Agustin
Gomez-Arcos, l´«apatride» franco-espagnol.
Le
lendemain de la mort d´Agustín Gomez-Arcos, survenue le 20 mars 1998, le
quotidien madrilène El Pais titrait : «Mort à Paris d´Agustín Gomez-Arcos,
auteur qui a combattu l´oubli de la mémoire franquiste». Quoique peu connu dans
son pays natal, qu´il avait quitté en 1966, le plus grand quotidien espagnol
lui a consacré une page entière le lendemain de sa mort alors qu'en France, son
pays d´adoption, sa disparition n´a pas suscité le même intérêt. Un paradoxe
étant donné qu´à l´époque il était un inconnu dans son pays alors qu´en France
il avait connu tous les honneurs.
Agustín
Gomez-Arcos est né à Enix, près d´Almeria, le 15 janvier 1933, issu d´une
famille républicaine. Son père fut maire avant le franquisme et donc voué aux
gémonies après le triomphe du Caudillo. Il eut donc une enfance douloureuse
qu´il a en quelque sorte racontée dans son roman L´enfant pain (1985) au
contenu autobiographique. Lors de la parution de ce roman en mars 1983 aux éditions
du Seuil, Michèle Gazier écrivait dans Télérama : «Pour Gomez-Arcos le
ciel est vide. Le sacré est dans les gestes les plus humbles : pétrir le
pain, peser l´alfa, écrire. Tel un artisan obstiné qui reprend sans cesse son
ouvrage, il sculpte dans la langue française des fresques hiératiques, tableaux
sublimes, scènes d´une vie qu´il ne peut ni veut oublier».
Avant
sa carrière littéraire en France, composée de treize romans, Gomez-Arcos a
suivi des études de droit, a écrit de la poésie et s'est fait remarquer comme
jeune dramaturge, en Espagne, au début des années soixante avec des pièces
comme Élecciones generales (Élections générales), inspirée par Les Âmes Mortes
de Gogol, Los gatos (les chats) et Dialogos de la herejía(Dialogues de
l´hérésie) qui a même été couronnée du prestigieux prix Lope de Vega.

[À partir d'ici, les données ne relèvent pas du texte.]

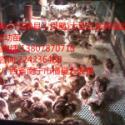 广西蓝孔雀苗广西白孔雀养殖图片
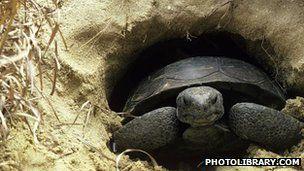 意大利科学家对赫尔曼陆龟的性生活进行了研究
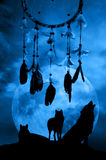 Wolves and dreamcatcher royalty free stock photography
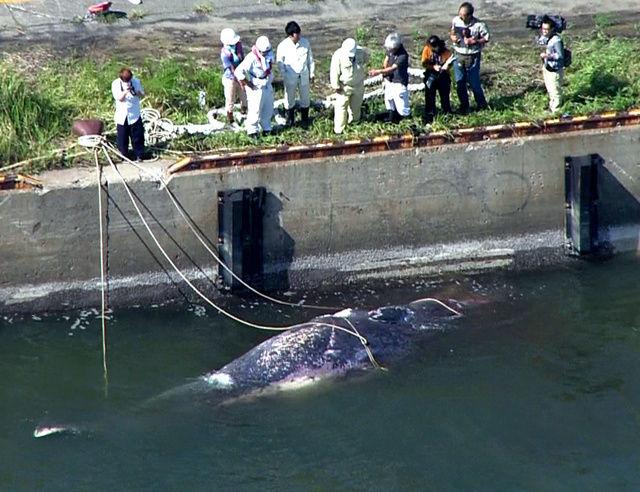 【南海トラフ】愛知県の三河港にクジラの死骸が浮かぶ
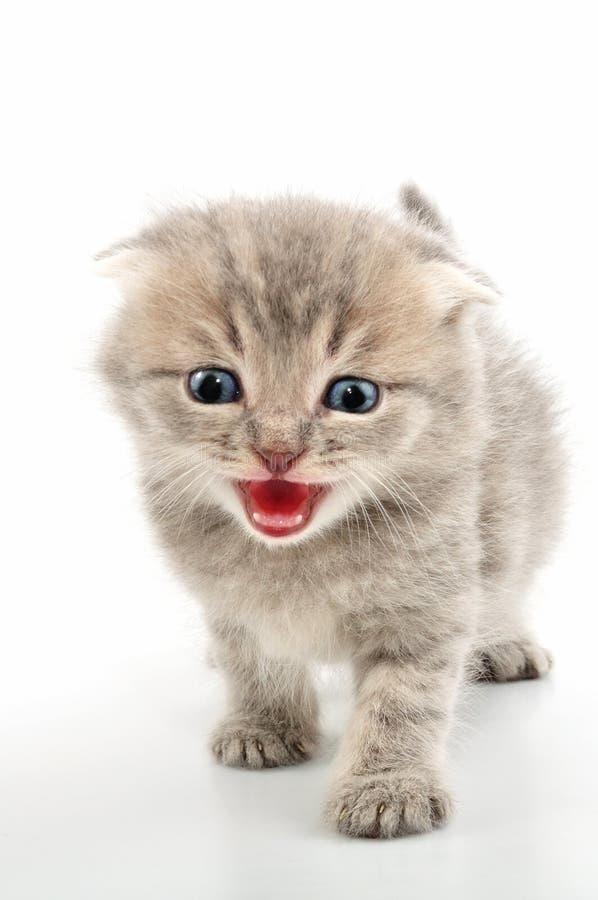 Διπλωμένο σκωτσέζικο τιγρέ γατάκι αυτιών στοκ εικόνες
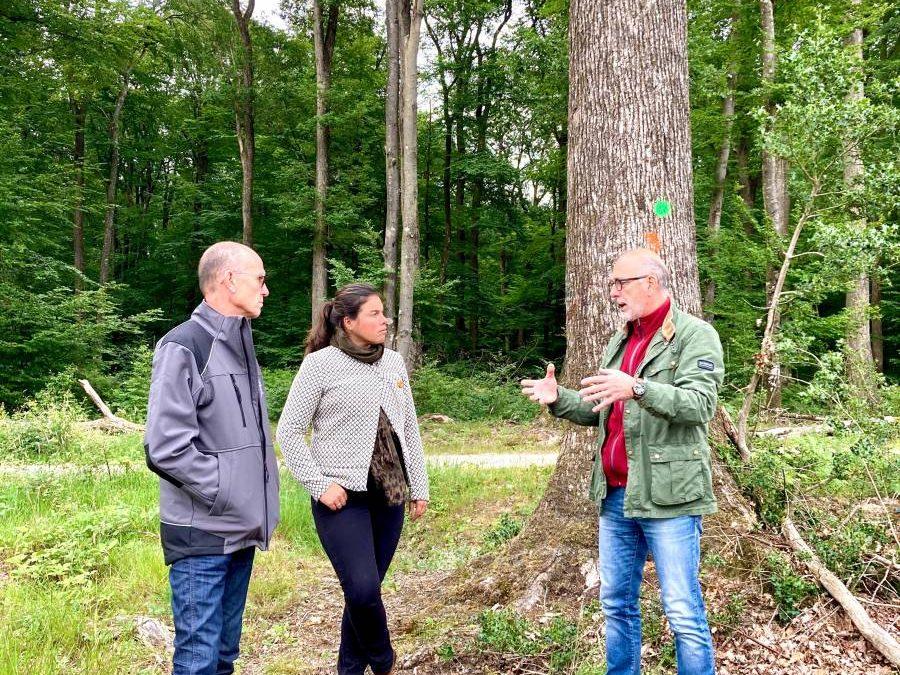 Communiqué de presse : la filière méranderie/tonnellerie rencontre la députée Cattelot chargée d'une mission sur la forêt française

Cependant, malgré ce succès et les applaudissements de la critique, la censure
franquiste allait frapper d´interdit ses pièces qui ne pouvaient donc plus être
jouées. À la fois déçu et mû par un esprit de révolte qui allait marquer toute
son œuvre, il a choisi l´exil, se fixant -comme nombre de ses compatriotes
avant lui- en France, après un court séjour en Angleterre.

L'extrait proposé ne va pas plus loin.